The movie opens with a young couple, Pat Wheeler (Grady Vaughn) and Liz Humphries (Yolanda Salas), parked in a bleak, rural locale overlooking a ravine. A giant Gila monster attacks the car, sending it into the ravine and killing the couple. Later, some friends of the couple decide to assist the local sheriff (Fred Graham) in his search for the missing teens. Chase Winstead (Sullivan), a young mechanic and hot rod racer, locates the crashed car in the ravine and finds evidence of the giant lizard. However, it is only when the hungry reptile attacks a train (a model train set substituted as a low-budget effect) that the authorities realize they are dealing with a (roughly) 70-foot venomous lizard. By this time, emboldened by its attacks and hungry for prey, the creature attacks the town. It heads for the local dance hall, where the town's teenagers are gathered for a sock hop. However, Chase packs his prized hot rod with nitroglycerin and rigs it to speed straight into the monster, terminating the lizard in a fiery explosion and heroically saving the town.

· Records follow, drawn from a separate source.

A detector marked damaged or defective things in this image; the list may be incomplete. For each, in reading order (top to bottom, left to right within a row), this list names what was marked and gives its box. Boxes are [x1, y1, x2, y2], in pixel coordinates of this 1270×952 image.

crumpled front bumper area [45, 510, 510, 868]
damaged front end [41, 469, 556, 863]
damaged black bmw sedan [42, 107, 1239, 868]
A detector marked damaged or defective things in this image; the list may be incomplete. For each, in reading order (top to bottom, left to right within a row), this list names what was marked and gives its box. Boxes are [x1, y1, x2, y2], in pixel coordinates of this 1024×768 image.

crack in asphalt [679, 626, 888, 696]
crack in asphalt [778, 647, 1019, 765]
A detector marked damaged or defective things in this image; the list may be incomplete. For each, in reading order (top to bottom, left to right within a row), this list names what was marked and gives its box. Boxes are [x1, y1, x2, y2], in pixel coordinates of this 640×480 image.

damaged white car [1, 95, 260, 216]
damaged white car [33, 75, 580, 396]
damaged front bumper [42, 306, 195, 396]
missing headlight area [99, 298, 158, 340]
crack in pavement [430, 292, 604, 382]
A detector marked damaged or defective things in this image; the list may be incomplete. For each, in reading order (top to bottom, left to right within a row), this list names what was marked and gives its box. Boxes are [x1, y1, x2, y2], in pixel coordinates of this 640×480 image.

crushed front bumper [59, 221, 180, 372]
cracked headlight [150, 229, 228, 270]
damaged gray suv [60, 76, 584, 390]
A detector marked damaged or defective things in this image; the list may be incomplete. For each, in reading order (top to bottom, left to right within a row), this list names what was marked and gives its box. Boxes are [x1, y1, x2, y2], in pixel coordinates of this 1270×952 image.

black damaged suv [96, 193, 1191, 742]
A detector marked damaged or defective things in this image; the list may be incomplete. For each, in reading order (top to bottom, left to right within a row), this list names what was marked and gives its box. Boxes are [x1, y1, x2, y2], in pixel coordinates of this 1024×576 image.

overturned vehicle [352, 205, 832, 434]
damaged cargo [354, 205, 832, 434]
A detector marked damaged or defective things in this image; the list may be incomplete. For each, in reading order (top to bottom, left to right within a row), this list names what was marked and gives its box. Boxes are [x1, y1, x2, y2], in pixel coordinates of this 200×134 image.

Filmed near Dallas, Texas, the film was budgeted at $175,000 and was produced by Dallas drive-in theater chain owner Gordon McLendon who wanted co-features for his main attractions. McLendon shot the film back to back with The Killer Shrews. Both films were feted as the first feature films shot in and produced in Dallas, and the first movies to premiere as double features. Unlike most double features released in the South, these films received national distribution.